You read that title correctly. Success is often ethnic. You know the term. "Ethnic"--of or belonging to a population group made up of people who share a common cultural background or descent. And their strategy for success is very clear. It's all tied up with their model of questioning.
Now, I’ve always been fascinated by how words work--and what they can do to us. I’ve been especially intrigued over the past thirty years by questions—yeah, I’m a question nut! I actually have an entire shelf in my library on the discipline of questioning. My hobby is easily explained. Effective questions are a key to learning and growing. Which means that questions are how we make change. And inevitably, clients hire to me to help them make change.
So, I was glued to a column by the NYT’s Bret Stephens on a new book, The Secrets of Jewish Genius, which I took to be about creativity and problem solving. (FYI: I’m English and Scot--not Jewish.) I’ve long since learned that as soon as I begin to get into disciplines like economics, science, politics, psychology, psychiatry, human resources, fiction, music, etc. and etc., I start running into Jewish writers. Here’s just a brief list: Sigmund Freud, Benjamin Disraeli, Albert Einstein, Franz Kafka, Irving Kristol, Rudolf Serkin, Daniel Kahneman, Jeff Pfeffer, Abraham Maslow, Karl Marx, and Milton Friedman.

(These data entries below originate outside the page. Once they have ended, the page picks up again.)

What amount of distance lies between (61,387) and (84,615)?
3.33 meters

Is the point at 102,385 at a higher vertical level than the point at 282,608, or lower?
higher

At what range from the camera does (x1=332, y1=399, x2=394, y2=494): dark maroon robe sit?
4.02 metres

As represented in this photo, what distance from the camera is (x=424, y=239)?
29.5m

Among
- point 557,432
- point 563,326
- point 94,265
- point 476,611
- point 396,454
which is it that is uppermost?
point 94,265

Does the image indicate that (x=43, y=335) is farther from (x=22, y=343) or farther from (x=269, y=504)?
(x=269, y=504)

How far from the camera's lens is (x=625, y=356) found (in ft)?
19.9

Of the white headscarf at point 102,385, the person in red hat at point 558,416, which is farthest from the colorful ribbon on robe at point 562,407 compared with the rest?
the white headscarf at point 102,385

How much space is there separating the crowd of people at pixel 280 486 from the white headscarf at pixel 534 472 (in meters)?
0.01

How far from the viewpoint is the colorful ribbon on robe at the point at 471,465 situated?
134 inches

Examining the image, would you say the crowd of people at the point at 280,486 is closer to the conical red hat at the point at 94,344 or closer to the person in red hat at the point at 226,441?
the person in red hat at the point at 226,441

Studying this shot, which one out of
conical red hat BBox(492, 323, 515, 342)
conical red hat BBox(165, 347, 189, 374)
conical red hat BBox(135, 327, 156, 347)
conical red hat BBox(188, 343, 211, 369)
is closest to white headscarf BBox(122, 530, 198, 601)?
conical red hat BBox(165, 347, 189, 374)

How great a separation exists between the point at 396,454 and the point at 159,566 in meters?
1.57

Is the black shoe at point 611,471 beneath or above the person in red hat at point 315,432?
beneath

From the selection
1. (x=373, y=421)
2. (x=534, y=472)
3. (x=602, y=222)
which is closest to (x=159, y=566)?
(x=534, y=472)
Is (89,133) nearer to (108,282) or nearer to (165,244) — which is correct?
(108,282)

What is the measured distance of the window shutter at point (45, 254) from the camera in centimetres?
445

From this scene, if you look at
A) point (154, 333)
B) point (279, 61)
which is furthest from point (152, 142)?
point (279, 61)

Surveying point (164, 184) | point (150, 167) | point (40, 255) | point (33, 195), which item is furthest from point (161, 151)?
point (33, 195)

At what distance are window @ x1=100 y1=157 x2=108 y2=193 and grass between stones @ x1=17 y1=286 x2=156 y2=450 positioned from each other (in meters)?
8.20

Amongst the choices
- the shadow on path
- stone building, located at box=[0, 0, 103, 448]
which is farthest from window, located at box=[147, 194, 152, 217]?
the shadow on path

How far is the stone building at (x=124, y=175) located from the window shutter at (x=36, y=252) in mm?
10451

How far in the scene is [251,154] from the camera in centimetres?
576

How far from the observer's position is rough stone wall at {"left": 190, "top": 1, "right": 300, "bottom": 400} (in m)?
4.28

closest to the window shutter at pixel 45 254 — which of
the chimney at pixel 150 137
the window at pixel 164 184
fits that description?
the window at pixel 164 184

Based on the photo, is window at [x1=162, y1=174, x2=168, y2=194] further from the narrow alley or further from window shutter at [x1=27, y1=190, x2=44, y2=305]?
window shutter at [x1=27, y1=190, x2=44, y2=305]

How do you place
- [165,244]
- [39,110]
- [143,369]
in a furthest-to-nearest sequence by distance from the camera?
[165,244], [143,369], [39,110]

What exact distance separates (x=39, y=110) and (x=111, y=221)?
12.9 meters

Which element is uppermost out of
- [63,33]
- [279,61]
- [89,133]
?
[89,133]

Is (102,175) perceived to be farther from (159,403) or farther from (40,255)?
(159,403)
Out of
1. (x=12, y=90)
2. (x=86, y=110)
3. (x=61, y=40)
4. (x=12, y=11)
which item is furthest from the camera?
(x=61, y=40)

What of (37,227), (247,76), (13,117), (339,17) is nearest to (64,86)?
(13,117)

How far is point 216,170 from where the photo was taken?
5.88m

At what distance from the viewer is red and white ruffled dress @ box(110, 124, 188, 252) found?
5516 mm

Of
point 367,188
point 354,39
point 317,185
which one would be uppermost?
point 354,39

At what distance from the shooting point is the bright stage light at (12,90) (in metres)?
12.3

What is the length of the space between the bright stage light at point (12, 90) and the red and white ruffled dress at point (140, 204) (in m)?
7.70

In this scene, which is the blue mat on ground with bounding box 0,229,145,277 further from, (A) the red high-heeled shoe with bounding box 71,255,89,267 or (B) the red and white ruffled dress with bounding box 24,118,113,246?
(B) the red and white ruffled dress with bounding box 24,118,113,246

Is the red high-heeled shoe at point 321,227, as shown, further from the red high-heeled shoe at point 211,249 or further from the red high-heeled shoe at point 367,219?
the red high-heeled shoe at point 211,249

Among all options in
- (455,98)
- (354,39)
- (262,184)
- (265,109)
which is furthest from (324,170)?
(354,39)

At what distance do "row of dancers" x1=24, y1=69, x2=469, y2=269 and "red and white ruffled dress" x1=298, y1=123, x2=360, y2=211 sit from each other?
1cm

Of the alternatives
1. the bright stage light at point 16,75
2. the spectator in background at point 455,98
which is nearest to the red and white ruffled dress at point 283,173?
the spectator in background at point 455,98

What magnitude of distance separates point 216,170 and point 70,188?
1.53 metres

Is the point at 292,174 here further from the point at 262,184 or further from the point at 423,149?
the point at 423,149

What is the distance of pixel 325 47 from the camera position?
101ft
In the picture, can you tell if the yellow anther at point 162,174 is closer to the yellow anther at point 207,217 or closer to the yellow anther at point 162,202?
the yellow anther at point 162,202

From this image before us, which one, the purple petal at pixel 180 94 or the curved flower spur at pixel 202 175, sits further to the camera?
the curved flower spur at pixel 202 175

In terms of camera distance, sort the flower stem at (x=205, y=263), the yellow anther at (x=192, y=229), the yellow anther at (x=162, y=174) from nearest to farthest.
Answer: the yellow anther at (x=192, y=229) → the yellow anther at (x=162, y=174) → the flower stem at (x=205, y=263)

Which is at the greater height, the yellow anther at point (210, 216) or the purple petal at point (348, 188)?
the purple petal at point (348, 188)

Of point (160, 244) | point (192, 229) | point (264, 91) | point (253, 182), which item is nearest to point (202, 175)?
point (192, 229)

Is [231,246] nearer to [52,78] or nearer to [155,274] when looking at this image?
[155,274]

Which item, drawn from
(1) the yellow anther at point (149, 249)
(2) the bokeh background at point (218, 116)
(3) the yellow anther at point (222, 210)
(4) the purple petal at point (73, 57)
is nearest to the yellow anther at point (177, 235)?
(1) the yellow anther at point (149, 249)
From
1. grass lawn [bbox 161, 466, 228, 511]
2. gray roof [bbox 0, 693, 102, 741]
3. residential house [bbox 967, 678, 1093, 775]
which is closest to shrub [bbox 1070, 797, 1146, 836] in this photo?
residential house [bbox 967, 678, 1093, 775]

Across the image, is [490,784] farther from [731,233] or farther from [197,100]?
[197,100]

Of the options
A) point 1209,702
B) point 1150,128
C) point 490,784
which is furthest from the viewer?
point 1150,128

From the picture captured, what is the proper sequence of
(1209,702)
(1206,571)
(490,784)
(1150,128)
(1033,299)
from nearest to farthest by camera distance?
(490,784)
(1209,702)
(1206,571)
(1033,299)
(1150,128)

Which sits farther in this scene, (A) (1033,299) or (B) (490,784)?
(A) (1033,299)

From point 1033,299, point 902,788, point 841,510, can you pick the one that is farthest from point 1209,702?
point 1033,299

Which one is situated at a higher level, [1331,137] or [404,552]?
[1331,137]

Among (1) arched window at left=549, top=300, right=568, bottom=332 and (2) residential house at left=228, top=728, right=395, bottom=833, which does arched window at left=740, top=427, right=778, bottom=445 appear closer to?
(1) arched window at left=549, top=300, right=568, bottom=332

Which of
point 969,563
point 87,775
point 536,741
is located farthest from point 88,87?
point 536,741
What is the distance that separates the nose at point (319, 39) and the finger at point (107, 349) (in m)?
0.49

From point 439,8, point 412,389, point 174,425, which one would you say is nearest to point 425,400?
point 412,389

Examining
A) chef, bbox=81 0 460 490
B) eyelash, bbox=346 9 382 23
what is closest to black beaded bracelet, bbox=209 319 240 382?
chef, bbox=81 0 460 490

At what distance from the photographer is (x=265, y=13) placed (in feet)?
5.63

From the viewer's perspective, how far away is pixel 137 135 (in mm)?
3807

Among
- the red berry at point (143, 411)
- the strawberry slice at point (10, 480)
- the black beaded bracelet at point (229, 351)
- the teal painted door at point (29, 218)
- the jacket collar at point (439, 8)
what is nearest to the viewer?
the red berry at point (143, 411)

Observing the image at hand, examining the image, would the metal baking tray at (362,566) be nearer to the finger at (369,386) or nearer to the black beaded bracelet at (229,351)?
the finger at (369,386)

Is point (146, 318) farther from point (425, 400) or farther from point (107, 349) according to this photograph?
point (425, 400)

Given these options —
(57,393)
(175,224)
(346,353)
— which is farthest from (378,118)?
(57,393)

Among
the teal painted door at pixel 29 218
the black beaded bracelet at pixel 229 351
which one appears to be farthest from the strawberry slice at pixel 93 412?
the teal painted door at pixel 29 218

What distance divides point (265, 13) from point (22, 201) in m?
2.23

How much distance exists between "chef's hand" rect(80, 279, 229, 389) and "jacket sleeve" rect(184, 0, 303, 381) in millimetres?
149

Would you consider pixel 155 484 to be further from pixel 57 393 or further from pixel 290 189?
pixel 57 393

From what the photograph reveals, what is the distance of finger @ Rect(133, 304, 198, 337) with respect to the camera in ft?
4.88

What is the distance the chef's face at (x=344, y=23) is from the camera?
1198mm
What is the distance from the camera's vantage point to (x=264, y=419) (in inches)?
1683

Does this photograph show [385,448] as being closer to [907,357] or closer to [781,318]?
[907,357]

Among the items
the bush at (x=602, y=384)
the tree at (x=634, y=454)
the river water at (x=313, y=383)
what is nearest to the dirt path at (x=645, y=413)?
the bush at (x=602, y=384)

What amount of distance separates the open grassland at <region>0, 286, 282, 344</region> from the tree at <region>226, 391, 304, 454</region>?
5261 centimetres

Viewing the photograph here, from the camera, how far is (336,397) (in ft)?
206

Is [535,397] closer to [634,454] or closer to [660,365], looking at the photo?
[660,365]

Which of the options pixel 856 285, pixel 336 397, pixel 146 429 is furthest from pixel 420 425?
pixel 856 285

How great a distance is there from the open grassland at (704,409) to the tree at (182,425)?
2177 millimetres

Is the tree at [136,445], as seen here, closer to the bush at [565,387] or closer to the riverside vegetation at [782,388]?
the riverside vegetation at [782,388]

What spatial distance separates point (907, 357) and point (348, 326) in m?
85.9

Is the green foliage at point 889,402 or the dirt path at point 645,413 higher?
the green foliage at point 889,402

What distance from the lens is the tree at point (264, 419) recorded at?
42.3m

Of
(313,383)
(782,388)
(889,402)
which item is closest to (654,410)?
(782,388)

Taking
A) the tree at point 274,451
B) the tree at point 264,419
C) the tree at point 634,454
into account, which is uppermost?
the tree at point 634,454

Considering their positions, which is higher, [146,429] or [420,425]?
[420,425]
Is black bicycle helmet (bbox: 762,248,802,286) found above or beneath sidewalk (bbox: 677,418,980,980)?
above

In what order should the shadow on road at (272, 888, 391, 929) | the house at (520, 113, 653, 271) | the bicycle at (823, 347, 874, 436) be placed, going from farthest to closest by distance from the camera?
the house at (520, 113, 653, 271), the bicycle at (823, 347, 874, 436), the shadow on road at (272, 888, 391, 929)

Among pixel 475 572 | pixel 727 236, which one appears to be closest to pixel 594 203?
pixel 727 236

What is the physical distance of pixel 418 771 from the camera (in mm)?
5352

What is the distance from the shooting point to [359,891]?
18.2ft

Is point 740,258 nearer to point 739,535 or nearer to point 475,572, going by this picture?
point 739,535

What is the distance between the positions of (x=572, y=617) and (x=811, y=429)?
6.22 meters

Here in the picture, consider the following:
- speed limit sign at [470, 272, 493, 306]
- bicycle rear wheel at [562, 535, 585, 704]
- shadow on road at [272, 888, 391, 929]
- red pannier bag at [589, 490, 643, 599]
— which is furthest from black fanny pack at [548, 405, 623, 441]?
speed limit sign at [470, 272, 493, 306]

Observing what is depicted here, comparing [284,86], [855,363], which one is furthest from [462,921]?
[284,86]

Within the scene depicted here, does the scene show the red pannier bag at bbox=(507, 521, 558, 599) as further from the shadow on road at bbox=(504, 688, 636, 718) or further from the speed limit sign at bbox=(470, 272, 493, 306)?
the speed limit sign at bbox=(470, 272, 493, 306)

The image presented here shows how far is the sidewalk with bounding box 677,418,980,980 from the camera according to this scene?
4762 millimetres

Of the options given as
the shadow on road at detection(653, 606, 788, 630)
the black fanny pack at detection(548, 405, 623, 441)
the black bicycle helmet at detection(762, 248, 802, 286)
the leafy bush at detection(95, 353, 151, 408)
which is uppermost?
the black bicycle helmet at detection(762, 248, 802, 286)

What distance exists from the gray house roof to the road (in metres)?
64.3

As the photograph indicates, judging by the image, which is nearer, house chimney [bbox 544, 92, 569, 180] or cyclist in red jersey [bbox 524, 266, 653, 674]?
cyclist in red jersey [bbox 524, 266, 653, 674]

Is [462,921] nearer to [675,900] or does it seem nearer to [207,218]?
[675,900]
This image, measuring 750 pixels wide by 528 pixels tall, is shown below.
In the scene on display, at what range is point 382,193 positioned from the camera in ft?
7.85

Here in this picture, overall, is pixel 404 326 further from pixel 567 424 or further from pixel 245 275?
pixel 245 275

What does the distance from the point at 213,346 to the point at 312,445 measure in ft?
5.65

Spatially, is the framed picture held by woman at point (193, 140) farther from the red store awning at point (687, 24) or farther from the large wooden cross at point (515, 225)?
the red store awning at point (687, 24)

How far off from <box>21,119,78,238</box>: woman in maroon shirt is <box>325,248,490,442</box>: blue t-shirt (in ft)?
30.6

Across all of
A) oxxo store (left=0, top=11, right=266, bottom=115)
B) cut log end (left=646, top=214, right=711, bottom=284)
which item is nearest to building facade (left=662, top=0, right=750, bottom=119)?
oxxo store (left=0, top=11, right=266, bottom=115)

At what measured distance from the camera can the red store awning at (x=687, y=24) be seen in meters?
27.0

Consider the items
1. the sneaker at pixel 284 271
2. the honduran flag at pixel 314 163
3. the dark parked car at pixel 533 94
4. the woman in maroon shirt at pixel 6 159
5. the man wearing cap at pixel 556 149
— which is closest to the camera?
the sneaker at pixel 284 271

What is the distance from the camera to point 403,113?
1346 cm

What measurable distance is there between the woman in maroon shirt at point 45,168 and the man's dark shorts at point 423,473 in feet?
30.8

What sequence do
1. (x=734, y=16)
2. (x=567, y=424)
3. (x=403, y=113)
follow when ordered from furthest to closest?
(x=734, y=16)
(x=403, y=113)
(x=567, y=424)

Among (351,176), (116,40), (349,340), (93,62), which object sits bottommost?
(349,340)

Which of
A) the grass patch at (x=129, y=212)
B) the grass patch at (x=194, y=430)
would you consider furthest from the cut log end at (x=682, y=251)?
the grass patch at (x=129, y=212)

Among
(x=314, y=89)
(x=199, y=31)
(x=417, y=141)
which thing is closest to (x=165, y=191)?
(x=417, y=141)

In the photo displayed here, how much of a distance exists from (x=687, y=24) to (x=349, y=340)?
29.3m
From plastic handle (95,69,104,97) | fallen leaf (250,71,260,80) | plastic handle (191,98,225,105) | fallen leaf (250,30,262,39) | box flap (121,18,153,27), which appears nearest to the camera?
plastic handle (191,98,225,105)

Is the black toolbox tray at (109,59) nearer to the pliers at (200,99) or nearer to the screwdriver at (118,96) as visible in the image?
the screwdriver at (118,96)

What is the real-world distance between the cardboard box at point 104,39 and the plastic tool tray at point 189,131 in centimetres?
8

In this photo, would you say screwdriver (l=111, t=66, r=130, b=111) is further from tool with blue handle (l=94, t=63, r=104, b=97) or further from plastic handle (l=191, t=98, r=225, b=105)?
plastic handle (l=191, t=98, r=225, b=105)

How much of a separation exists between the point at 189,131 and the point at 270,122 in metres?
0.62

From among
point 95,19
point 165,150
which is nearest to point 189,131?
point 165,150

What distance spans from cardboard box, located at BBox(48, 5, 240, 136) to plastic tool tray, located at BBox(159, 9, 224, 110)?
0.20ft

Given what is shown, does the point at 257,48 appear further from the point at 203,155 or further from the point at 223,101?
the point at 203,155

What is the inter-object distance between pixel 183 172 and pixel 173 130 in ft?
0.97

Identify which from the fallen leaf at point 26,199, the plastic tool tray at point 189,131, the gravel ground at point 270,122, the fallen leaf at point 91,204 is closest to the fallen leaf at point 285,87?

So, I was very curious about the answer to Stephens’ thesis question: “How is it that a people who never amounted even to one-third of 1 percent of the world’s population contributed so seminally to so many of its most pathbreaking ideas and innovations?”
Stephens deals with the “Jews are Smart” explanation, commenting that it obscures more than it illuminates. Instead, he chooses to deal with the question of why intelligence is matched by “bracing originality and high-minded purpose.”
The answer to his question is surprising: “Jewish genius operates differently (from other thinkers). It is prone to question the premise and rethink the concept: to ask why (or why not?) as often as how. . . Where Jews’ advantage more often lies is in thinking different.”
There are the two very, shockingly simple, important words that can add significantly to your creativity: why not?
In previous vocations, I made a fetish out of “what” and “how.” What do you need to do and how do you do it? What do I need to do for my clients (my congregation) and how do I pull it off with them (my congregation, students or clients)? It took me quite a few years to recognize that “why” also needs to be part of my problem solving. Why do I think this is important? Why is this necessary? Although I was very familiar with various questioning processes, including Bloom’s extensive Taxonomy, I intended to build my own taxonomy of questions that could be learned quickly by clients. Indeed, my agenda was the need for a simple taxonomy that could be easily taught and used when focused on behaviors. I learned that even smart MBAs from top schools, with background in decision science, had no obvious taxonomy for dealing with human behaviors. My simple taxonomy was a starting place that could be added to as experience required.